WHAT YOU WILL DO
**1.** Answer these from the guide on session-to-session skill failures:
(a) How long does it take to identify which cause applies, given the right test sequence?
(b) At startup, what parts of a skill are pre-loaded?
(c) According to the cited research, what was GPT-4o's prompt-level accuracy at ten instructions?
**2.** List the four causes of session-to-session skill failures named in the opening paragraph of the guide on session-to-session skill failures.

PASSAGE
______________________________

Session-to-session skill failures have four causes: context bleed from your design session, model sampling non-determinism, CLAUDE.md or adjacent skill changes between sessions, and input variation you didn't notice. Each Claude Code session starts with a clean context window: no carry-over from prior conversations (Anthropic, Claude Code Documentation, 2024). Identifying which cause applies takes under 10 minutes with the right test sequence. This diagnostic guide is part of the AEM skill-as-a-service troubleshooting series for Claude Code skill engineers.

TL;DR: If your skill works when you invoke it and fails in a fresh session, context bleed is the most likely cause. The session where you built the skill carries information about your SKILL.md that a fresh session doesn't have. Test in a session you haven't used for skill development and use the exact same input.

What Makes Claude Behave Differently Between Sessions?

Each Claude Code session starts fresh. No memory of prior conversations, no awareness of what worked last time. The skill loads from your SKILL.md file, and Claude executes it based on exactly what that file says, in the context of that session's other loaded content.

Four things that differ between sessions:

  1. Context bleed: The session where you designed and tested the skill has your SKILL.md's content in its active context window. You may have explained the skill's intent, discussed edge cases, or corrected Claude mid-run. A fresh session has none of that. At startup, only the skill's name and description are pre-loaded; the full SKILL.md is read only when the skill becomes relevant (Anthropic, Skill Authoring Best Practices, 2024). If the skill's instructions are ambiguous, the design session's extra context papers over the gap. Fresh sessions expose it.

  2. Model sampling: Claude outputs are sampled from a probability distribution. A skill that succeeds 90% of the time will fail 10% of the time by design. This is not a bug you can fix with better instructions. It is the nature of probabilistic generation.

  3. CLAUDE.md or skill changes: If you modified CLAUDE.md, added a new skill, or changed an existing skill between sessions, those changes affect how Claude processes all skills in the current session. A new skill with an overlapping description steals activations. A CLAUDE.md addition that conflicts with a skill step creates competing instructions. Research on LLM instruction-following found that prompt-level accuracy for GPT-4o dropped from 94% at one instruction to 21% at ten instructions, a 73-point collapse from compounding constraints (Harada et al., "When Instructions Multiply," arXiv:2509.21051, 2024).

______________________________

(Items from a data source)
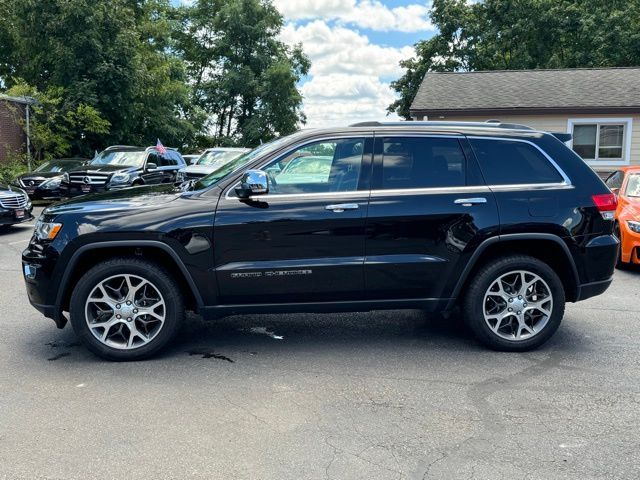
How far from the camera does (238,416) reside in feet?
12.9

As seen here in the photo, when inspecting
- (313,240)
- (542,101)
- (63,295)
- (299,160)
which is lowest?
(63,295)

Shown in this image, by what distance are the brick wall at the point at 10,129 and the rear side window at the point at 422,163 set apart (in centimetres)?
2182

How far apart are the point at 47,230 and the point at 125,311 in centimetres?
91

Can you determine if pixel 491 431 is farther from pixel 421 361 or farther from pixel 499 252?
pixel 499 252

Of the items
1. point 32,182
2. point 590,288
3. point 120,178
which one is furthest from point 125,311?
point 32,182

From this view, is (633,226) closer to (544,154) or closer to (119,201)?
(544,154)

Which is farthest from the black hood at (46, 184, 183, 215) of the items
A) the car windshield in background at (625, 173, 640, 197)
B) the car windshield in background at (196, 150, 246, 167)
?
the car windshield in background at (196, 150, 246, 167)

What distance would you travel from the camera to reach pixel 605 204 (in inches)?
206

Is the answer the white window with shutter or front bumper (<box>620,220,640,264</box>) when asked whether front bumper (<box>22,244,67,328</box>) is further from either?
the white window with shutter

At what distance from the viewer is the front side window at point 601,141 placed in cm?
1977

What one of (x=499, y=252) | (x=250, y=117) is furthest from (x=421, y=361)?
(x=250, y=117)

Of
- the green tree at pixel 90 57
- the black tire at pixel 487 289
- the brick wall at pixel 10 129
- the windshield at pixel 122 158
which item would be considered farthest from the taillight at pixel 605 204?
the green tree at pixel 90 57

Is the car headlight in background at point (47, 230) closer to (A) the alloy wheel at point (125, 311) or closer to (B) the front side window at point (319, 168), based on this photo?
(A) the alloy wheel at point (125, 311)

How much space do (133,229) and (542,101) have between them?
1828cm
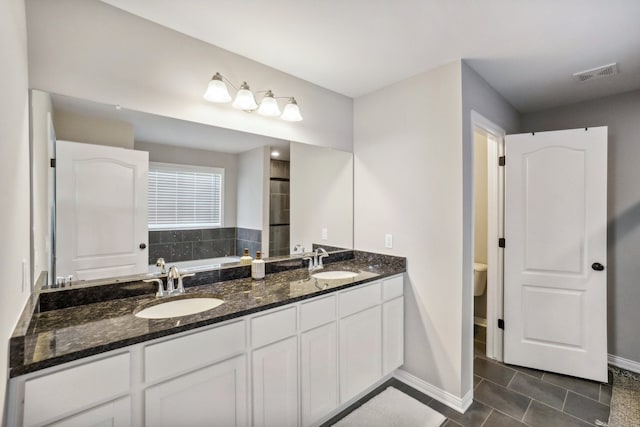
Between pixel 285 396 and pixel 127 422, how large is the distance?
754 mm

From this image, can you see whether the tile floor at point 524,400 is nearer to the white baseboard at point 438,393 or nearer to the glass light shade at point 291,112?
the white baseboard at point 438,393

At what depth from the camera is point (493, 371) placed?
99.7 inches

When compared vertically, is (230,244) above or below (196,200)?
below

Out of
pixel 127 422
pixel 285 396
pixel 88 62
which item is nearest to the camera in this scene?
pixel 127 422

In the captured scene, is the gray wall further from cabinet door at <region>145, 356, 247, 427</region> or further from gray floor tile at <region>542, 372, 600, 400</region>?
cabinet door at <region>145, 356, 247, 427</region>

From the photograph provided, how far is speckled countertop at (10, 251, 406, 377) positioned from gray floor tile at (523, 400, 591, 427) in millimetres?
1445

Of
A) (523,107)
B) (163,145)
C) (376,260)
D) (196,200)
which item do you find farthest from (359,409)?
(523,107)

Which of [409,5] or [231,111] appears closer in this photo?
[409,5]

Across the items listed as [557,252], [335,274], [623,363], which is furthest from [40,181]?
[623,363]

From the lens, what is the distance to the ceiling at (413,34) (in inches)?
59.7

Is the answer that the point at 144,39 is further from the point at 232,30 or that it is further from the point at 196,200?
the point at 196,200

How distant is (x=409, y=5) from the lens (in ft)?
4.92

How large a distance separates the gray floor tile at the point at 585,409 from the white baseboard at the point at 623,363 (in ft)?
2.65

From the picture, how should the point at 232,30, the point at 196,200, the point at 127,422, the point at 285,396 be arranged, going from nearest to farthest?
the point at 127,422
the point at 285,396
the point at 232,30
the point at 196,200
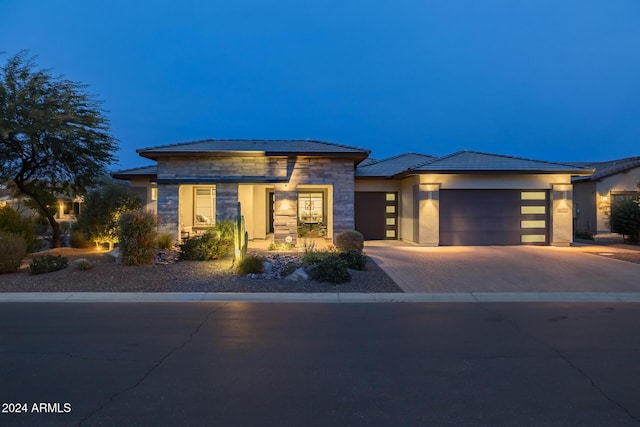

______________________________

ANSWERS FOR EACH ITEM
**1.**
(a) Under 10 minutes.
(b) Only the skill's name and description.
(c) 21%.

**2.**
- Context bleed from your design session
- Model sampling non-determinism
- CLAUDE.md or adjacent skill changes between sessions
- Input variation you didn't notice